**引用文:**
┄┄┄┄┄┄
四条通りから東を眺めれば、通りのビルの向こうに四季を通じて美しい稜線が横たわっている。
東山三十六峰。真夏の夕暮れの雲ひとつない空と、境界を作る。こんなにも都市化されてしまった通りの背景に人口的建造物が何もない尾根が見えるなどは、ちょっとした奇跡である。私はこの稜線を四条大橋からかいま見て以来、京都という古臭いまちに愛おしさを持ってしまったようなものだ。
彼岸ごろの午後は、まだまだつるべ落としのように急いで暮れるまではいかずに、傾く西日が長く続く。ザクロの木には大きな実が成り揃って、見るからに甘酸っぱそうだ。
三条大橋から三条通り(旧東海道)を東に歩いていくと、ほどなく峠に行き当たる。京都七口の一つ、粟田口(あわたぐち)である。京都と東国を結ぶ交通の最も重要な関門であり、当然のことながら昔は関所が置かれていた。源平合戦以来、数多くの合戦の舞台ともなった。
夜の京都は洛東に限る。高台寺から東大谷近辺に縦横に通る小路には店々の明りが軒を並べて、優雅な通り抜けを楽しむことができる。北に向って知恩院下を通れば、峻厳な三門のシルエットが背後に東山を抱えて写り、月夜には特に美しい。さらに北の三条通へと続く青蓮院から粟田への道もよい。東に向って粟田神社の境内に迷い込めば、夜には不気味なほどの山の静寂さが待っている。東山界隈は、夜に拡がる光と闇の帝国だ。
┄┄┄┄┄┄
**指示 1:**
東山界隈についての文章を読み、次の問いに答えてください。
(a) 筆者が稜線をかいま見たのはどこからですか。
(b) 彼岸ごろの午後、ザクロの木はどんな様子ですか。
(c) 三条大橋から三条通りを東に歩くと行き当たる峠は何ですか。
**指示 2:** 東山界隈についての文章を、「四条通りから東を眺めれば、通」を含むところから書き写し始め、「多くの合戦の舞台ともなった。」の後で止めてください。
**指示 3:** 東山界隈についての文章を、最後の文の後から書き継いでください。
この後に並ぶ行は、東山界隈についての文章とは関係がありません。
┄┄┄┄┄┄
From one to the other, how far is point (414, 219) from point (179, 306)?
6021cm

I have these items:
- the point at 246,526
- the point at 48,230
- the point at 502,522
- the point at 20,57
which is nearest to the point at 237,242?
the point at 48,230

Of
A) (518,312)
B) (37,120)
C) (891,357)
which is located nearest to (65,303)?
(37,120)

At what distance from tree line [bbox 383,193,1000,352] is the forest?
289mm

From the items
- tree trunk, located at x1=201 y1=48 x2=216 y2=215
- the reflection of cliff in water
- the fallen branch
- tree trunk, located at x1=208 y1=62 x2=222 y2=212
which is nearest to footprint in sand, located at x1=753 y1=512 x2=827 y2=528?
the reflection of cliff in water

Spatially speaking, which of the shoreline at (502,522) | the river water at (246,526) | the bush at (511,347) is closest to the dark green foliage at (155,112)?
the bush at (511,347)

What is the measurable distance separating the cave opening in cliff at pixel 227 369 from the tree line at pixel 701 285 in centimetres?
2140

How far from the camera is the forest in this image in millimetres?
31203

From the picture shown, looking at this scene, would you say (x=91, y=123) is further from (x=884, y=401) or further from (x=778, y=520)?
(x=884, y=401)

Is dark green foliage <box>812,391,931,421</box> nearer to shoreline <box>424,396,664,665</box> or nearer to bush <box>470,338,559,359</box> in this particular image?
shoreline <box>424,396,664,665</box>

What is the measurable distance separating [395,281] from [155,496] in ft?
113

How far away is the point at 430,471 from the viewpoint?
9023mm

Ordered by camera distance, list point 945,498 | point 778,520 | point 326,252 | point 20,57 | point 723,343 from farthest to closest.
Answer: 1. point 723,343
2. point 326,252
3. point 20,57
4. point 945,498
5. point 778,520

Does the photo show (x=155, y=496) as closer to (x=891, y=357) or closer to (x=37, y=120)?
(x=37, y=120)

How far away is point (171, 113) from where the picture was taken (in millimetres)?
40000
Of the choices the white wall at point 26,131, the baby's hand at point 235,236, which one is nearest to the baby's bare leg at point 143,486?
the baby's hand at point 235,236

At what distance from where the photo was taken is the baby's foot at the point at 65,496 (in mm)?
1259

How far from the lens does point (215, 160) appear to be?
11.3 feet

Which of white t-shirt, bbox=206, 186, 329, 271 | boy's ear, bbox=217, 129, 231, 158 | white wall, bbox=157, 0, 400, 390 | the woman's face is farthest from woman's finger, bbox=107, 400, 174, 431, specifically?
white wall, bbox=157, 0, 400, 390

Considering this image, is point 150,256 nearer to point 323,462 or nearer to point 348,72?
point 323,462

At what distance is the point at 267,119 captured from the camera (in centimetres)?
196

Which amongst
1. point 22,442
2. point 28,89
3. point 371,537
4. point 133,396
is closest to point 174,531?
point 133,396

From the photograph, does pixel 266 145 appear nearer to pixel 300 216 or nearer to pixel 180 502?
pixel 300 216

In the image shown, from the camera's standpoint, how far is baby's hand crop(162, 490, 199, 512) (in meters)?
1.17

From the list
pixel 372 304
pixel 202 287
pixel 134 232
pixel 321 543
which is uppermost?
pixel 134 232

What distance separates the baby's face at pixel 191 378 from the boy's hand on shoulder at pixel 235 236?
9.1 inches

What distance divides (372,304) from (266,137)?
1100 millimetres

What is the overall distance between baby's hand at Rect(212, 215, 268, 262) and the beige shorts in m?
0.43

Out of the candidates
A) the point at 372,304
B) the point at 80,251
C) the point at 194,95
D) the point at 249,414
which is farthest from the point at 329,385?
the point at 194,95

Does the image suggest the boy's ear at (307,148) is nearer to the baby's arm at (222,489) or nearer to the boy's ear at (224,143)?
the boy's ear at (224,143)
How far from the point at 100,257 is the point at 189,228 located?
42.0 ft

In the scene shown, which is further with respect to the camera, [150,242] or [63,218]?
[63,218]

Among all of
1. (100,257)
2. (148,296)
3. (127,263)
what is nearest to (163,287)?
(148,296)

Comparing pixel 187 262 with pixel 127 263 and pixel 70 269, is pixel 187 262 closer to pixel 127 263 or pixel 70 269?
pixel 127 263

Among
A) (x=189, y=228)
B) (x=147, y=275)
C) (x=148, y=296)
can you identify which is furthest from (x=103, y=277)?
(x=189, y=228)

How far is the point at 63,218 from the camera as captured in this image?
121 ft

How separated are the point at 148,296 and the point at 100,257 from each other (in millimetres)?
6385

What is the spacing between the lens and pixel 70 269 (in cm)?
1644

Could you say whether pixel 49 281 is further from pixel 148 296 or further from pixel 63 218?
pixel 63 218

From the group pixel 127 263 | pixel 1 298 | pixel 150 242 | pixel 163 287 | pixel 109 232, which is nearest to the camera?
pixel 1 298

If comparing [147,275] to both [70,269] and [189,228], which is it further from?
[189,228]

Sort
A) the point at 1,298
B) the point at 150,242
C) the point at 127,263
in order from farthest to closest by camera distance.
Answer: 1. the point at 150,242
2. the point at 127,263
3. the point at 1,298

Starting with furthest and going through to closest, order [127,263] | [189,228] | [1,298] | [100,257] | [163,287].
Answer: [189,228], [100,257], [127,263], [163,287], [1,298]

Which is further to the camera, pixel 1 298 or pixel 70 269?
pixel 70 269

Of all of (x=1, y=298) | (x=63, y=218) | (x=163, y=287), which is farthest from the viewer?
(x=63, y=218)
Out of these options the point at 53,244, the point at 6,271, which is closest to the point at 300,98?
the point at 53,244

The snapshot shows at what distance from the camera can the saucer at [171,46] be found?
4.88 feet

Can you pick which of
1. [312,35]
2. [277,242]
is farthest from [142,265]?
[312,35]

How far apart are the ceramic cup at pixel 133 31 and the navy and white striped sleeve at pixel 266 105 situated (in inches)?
┄┄┄┄┄┄
**回答 1:**
(a) 四条大橋
(b) 大きな実が成り揃っている
(c) 粟田口(あわたぐち)

**回答 2:**
四条通りから東を眺めれば、通りのビルの向こうに四季を通じて美しい稜線が横たわっている。
東山三十六峰。真夏の夕暮れの雲ひとつない空と、境界を作る。こんなにも都市化されてしまった通りの背景に人口的建造物が何もない尾根が見えるなどは、ちょっとした奇跡である。私はこの稜線を四条大橋からかいま見て以来、京都という古臭いまちに愛おしさを持ってしまったようなものだ。
彼岸ごろの午後は、まだまだつるべ落としのように急いで暮れるまではいかずに、傾く西日が長く続く。ザクロの木には大きな実が成り揃って、見るからに甘酸っぱそうだ。
三条大橋から三条通り(旧東海道)を東に歩いていくと、ほどなく峠に行き当たる。京都七口の一つ、粟田口(あわたぐち)である。京都と東国を結ぶ交通の最も重要な関門であり、当然のことながら昔は関所が置かれていた。源平合戦以来、数多くの合戦の舞台ともなった。

**回答 3:**
三条通から北は行政区画で言えば左京区の領域となる。三条通からさらに進んで二条通を東に進んだら、南禅寺永観堂前のバス停に出る。その東には、京都の最東端のメインストリート、鹿ケ谷通が通る。南禅寺・永観堂の近辺もまた、夜の光の彩色が美しい場所だ。紅葉の季節にもなれば、あらゆる場所が名所となるであろう。
洛東の街中に隆起する神楽岡(かぐらおか)。見晴らしよい結構な小丘陵で、当然のごとく多くの寺社や歴代天皇の陵墓、それに旅館などがひしめき合っている。吉田兼好の家である卜部(うらべ)吉田家は、最高峰である吉田山を神域とする吉田神社の社務を代々努める家であった。吉田家にはもう一つ藤原吉田家があって鎌倉時代以降朝廷で重きをなしたが、この家もまた吉田山の近くに邸宅を構えたためにこの家名を名乗るようになった。
坂道の上から、見下ろす。左手に真如堂(真正極楽寺)の塔と伽藍が見える。背後には東山。真如堂は王朝時代からの歴史を持つ寺院で、この神楽岡附近で繁栄と衰微を繰り返してきた。再建されて現在の位置に建ったのは、元禄六年(1693)のことだ。元禄の昔の時代にもまた、この地点に立てば山と寺院を見ることができたのであろう。それ以降、街並みの形は時代と共にすっかり変わった。だが、過去の歴史が一掃されたわけではなくて、こうして風景の中に降り積もっている。この坂からの眺めは、京都の街ならではのひそかな絶景。
日本最初であった京都の市電は、昭和の半ばにはもう消滅してしまった。古い車輌がいくつか各地で保存されているが、その一つが御池通に面した一角に、ひょっこり保存されている。とある幼稚園の園内にあるので、じろじろ見回すのはやめたほうがいい。
ふと振り返ったとき、思わず写真に撮りたくなる風景に出くわすことがある。
これは青蓮院横の粟田小学校前で撮った、夕暮れの風景の写真である。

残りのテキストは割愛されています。